Change the licenseclassifier return type to a summary structure rather than a
raw list of matches. This allows us to return additional metadata about the
original input to the classifier. One datum currently included in this summary
is the number of lines of input presented to the classifier, which is necessary
to identify ranges of text that did not contain a license.

This change consolidates the usages of the third party classifier API around a
common interface for the compliance team and provides a common stub,
eliminating many ad-hoc stub implementations.

This CL was tested via global presubmit to ensure usages outside of the
compliance team were not negatively impacted.  *** Change 388303070

PiperOrigin-RevId: 388973411
diff --git a/v2/classifier.go b/v2/classifier.go
index 89fa74c..f970543 100644
--- a/v2/classifier.go
+++ b/v2/classifier.go
@@ -36,6 +36,13 @@
 	EndTokenIndex   int
 }
 
+// Results captures the summary information and matches detected by the
+// classifier.
+type Results struct {
+	Matches         Matches
+	TotalInputLines int
+}
+
 // Matches is a sortable slice of Match.
 type Matches []*Match
 
@@ -57,7 +64,7 @@
 }
 
 // Match reports instances of the supplied content in the corpus.
-func (c *Classifier) match(in []byte) Matches {
+func (c *Classifier) match(in []byte) Results {
 	id := c.createTargetIndexedDocument(in)
 
 	firstPass := make(map[string]*indexedDocument)
@@ -69,7 +76,10 @@
 	}
 
 	if len(firstPass) == 0 {
-		return nil
+		return Results{
+			Matches:         nil,
+			TotalInputLines: 0,
+		}
 	}
 
 	// Perform the expensive work of generating a searchset to look for token runs.
@@ -162,7 +172,10 @@
 			out = append(out, candidates[i])
 		}
 	}
-	return out
+	return Results{
+		Matches:         out,
+		TotalInputLines: id.Tokens[len(id.Tokens)-1].Line,
+	}
 }
 
 // Classifier provides methods for identifying open source licenses in text
@@ -226,15 +239,15 @@
 
 // Match finds matches within an unknown text.
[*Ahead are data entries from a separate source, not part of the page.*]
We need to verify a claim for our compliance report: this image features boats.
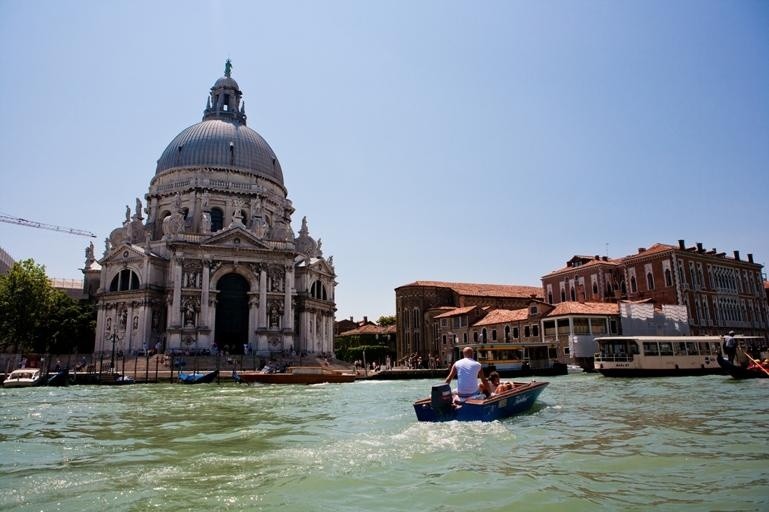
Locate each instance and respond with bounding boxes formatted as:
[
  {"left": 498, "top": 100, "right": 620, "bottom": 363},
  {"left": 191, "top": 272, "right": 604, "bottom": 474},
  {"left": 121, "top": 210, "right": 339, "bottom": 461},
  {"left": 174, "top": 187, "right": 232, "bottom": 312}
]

This will not modify the contents
 // of the supplied byte slice.
-func (c *Classifier) Match(in []byte) Matches {
+func (c *Classifier) Match(in []byte) Results {
 	return c.match(in)
 }
 
 // MatchFrom finds matches within the read content.
-func (c *Classifier) MatchFrom(in io.Reader) (Matches, error) {
+func (c *Classifier) MatchFrom(in io.Reader) (Results, error) {
 	b, err := ioutil.ReadAll(in)
 	if err != nil {
-		return nil, fmt.Errorf("classifier couldn't read: %w", err)
+		return Results{}, fmt.Errorf("classifier couldn't read: %w", err)
 	}
 	return c.Match(b), nil
 }
diff --git a/v2/classifier_test.go b/v2/classifier_test.go
index 5cb9dbf..b52b283 100644
--- a/v2/classifier_test.go
+++ b/v2/classifier_test.go
@@ -75,7 +75,7 @@
 		s := readScenario(f)
 
 		m := c.Match(s.data)
-		checkMatches(t, m, f, s.expected)
+		checkMatches(t, m.Matches, f, s.expected)
 	}
 }
 
@@ -236,7 +236,7 @@
 		if err != nil {
 			t.Errorf("unexpected error: %v", err)
 		}
-		checkMatches(t, m, f, s.expected)
+		checkMatches(t, m.Matches, f, s.expected)
 	}
 }